Ruby Flat File DB

About

This is a really horrible idea for anything requiring high performance, but it is a pretty good way to demonstrate how to create a gem and simple framework in Ruby. This is meant to emulate ActiveRecord or DataMapper, without all the performance, scalabilty, and thread-safety concerns, and meant to be used with really poor database storage formats, like YAML or JSON. Pay attention to this: This is a demonstration of Ruby and frameworks, and not to be used in any kind of production environment.

The gem is currently built around the concepts of "documents" and "storage engines". The rffdb gem is built to allow defining and choosing "storage engines" per database model. Database models are subclasses of the Document class, and storage engines are subclasses of the StorageEngine class.

Some interesting concepts have been introduced (mostly to experiment), such as lazy-loading of model data, a caching layer between model instances and their persistent storage (a simple LRU Cache per model as an instance of RubyFFDB::CacheProviders::LRUCache, of course), with more to come. I plan on eventually adding thread-safety through the use of more singletons, with a semaphore or mutex around the persistent storage (with a non-blocking storage pool as an eventual option), indexes and other metadata, full-text search, and maybe someday an embedded web service for serving up the FFDB.

Building

While it is recommended to simply install via a normal rubygems search via gem install rffdb (or adding gem "rffdb" to your Gemfile), you can build and install the gem yourself. This can be done like so:

#!bash
# need Mercurial to clone the repo... or download it from https://bitbucket.org/jgnagy/rffdb/get/tip.zip
hg clone https://bitbucket.org/jgnagy/rffdb
cd rffdb
# highly recommend using RVM here, and Ruby 2.x or above
gem build rffdb.gemspec
# install what you just built
gem install ./rffdb-*.gem

Sometimes you might get lucky and there's a semi-recent version of the pre-built gem available on bitbucket here.

Usage

Require the right gem(s):

#!ruby
require 'rffdb'

The YamlEngine storage engine is included by default. To include additional storage engines (like the JSON engine), just require them:

#!ruby
require 'rffdb/storage_engines/json_engine'

Now you must define a document model.

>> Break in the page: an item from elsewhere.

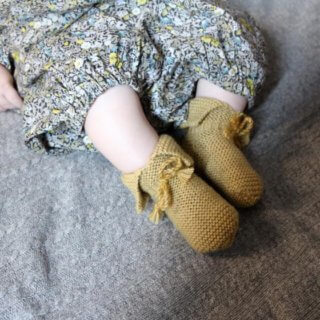 Pepe&Nika PepeandNika Kids Fashion Little Apparel Kindermode BARNABÉ AIME LE CAFÉ France Frankreich Baby Merino Wool Slippers yellow gelb handmade wool vernal plain Wool Slippers Baby Hausschuhe frühlingshaft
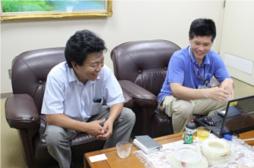 左:東大阪営業所所長 高橋様  右:商品課チームリーダー 大泊様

Let's call this model "Product", like we're making an app to sell things:

#!ruby
class Product < RubyFFDB::Document
end

Now that's a pretty lame document, because all it has is an "id" attribute:

#!ruby
product = Product.new
product.id            # => 1

Let's start over, and this time make it better:

#!ruby
class Product < RubyFFDB::Document
  attribute :name,        :class => String
  attribute :price,       :class => Float
  attribute :style,       :class => String
  attribute :description, :class => String
end

Now our Product class can do more interesting things, like store data. Yay! Here's how we use it:

#!ruby
product = Product.new
product.name  = "Awesome Sauce 5000"
product.price = 19.95
product.style = "saucy"
product.description = "A sauce above the rest. Easily 10x more awesome than any other sauce."
product.commit    # or product.save

Now to pull it up later:

#!ruby
product = Product.get(1)
product.price     # => 19.95

If you suspect someone else has written to the file, or that it has otherwise changed since you last loaded it, just refresh it:

#!ruby
product.refresh

If you want to make another model that uses a different storage engine, just specify the class when you define the model:

#!ruby
class Customer < RubyFFDB::Document
  engine RubyFFDB::StorageEngines::JsonEngine  # default is RubyFFDB::StorageEngines::YamlEngine

  attribute :address,       :class => String
  attribute :first_name,    :class => String
  attribute :last_name,     :class => String
  attribute :phone_number,  :class => String
  attribute :email,         :class => String, :format => /[a-zA-Z0-9_.+-]{2,}[a-zA-Z0-9]@([a-zA-Z0-9_.+-]{2,}[a-zA-Z0-9])+/
end

customer = Customer.new
customer.email = "abcd"
#  RubyFFDB::Exceptions::InvalidInput raised

Whoa, see what just happened? We used a different storage engine, and we validated the format of email addresses! That's right, attributes support specifying a format for Strings using a regular expression. You can also have it execute arbitrary validations (defined in the model class) as long as they're methods that accept a single input: the value you're attempting to set the attribute to:

#!ruby
class Payment < RubyFFDB::Document
  # The "engine" DSL method also provides a means to customize caching
  engine RubyFFDB::StorageEngines::JsonEngine,
    :cache_provider => RubyFFDB::CacheProviders::RRCache,
    :cache_size     => 200
  attribute :cc_vendor,  :class => String, :validate => :valid_payment_methods
  attribute :amount,     :class => Float

  def valid_payment_methods(payment_method)
    ['visa', 'master card'].include? payment_method
  end
end

payment = Payment.new
payment.amount = 22.17
payment.cc_vendor = "amex"
#  RubyFFDB::Exceptions::FailedValidation raised

Instances of Document (or its collection class, DocumentCollection) support querying via attributes:

#!ruby
# All payments... ever
payments = Payments.all

# Just payments made with Visa
visa_payments = Payments.where(:cc_vendor, 'visa')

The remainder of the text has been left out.